Meryl Streep e seus filmes coadjuvantes

 Meryl Streep estendeu este ano o recorde de indicações entre os atores. Já foram 17 vezes que ela disputou o prêmio e é preciso lembrar que especialmente nos últimos anos já foram várias as grandes performances que não foram lembradas como em “As Horas (2003), “Sob o Domínio do Mal” (2006), pelos quais ela era bem cotada, assim como por “Mamma Mia” (2009). Se foram 34 anos desde a primeira indicação (e 35 desde sua estreia no cinema com “Julia”), o que faz seu número ficar ainda mais espetacular, com uma média de uma indicação a cada dois anos. Mas o histórico mostra também que a tendência por bons papeis e reconhecimento fica mais difícil agora.

Bette Davis obteve suas 10 indicações num período de 28 anos, sendo a última aos 55 anos. Em 35 anos, Katherine Hepburn obteve 11 indicações, conseguindo sua décima segunda 13 anos depois. Em 1969, data de sua penúltima indicação, tinha 62 anos, mesma idade atual de Streep. Os ventos tem mudado, porém, para intérpretes mais velhos, mesmo que o caso de Judi Dench ainda seja uma notável exceção: Atualmente com 78 anos, conseguiu sua primeira indicação em 1998 aos 63 anos e durante 20 anos foi indicada seis vezes, mesmo que já enfrenta um notável período de seca de cinco anos.
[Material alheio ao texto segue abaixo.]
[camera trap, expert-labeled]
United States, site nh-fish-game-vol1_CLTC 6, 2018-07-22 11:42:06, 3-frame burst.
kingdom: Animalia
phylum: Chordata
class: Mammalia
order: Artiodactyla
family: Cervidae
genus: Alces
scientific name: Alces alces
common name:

Seu projeto para este ano não promete muito: “Hope Springs”, na qualela contracena com Tommy Lee Jones como um casal que decide consultar um terapeuta (Steve Carrel). A comédia dramática é dirigida por David Frenkel (“O Diabo Veste Prada”), apesar dela ter feito um de seus filmes mais deliciosos da última década num formato similar, “Terapia do Amor”. Para o ano que vem, outra comédia, desta vez contracenando com Julia Roberts em “August: Osage County” de John Wells, baseado em uma peça de sucesso. Enquanto sua décima oitava indicação parece distante, é hora de olharmos algumas estatísticas e curiosidades.

 Como no caso com A Dama de Ferro e Julie & Julia, geralmente ela domina o filme completamente, e em algumas vezes para ser honesto o filme nem é tão bom, apesar dela já ter realizado algumas obras-primas modernas como As Pontes de Madison e As Horas além dos já clássicos “Manhattan” e “O Franco-Atirador”. A Academia parece concordar com isso. Nas 17 indicações, apenas três vezes o filme pela qual ela foi indicada, também concorreu na categoria de melhor filme.

Isto aconteceu nas suas duas primeiras indicações, ambas como atriz coadjuvante, por O “Franco-Atirador” (1979) e “Kramer versus Kramer” (1980), e em sua sexta indicação, desta vez como principal por “Entre Dois Amores” (1987). E em todos os casos, o filme também saiu vencedor da categoria principal. A única vez em que tanto o filme quanto a atriz levaram a estatueta foi em 1980 (foto acima), quando outro grande ator, Dustin Hoffman também levou seu primeiro Oscar.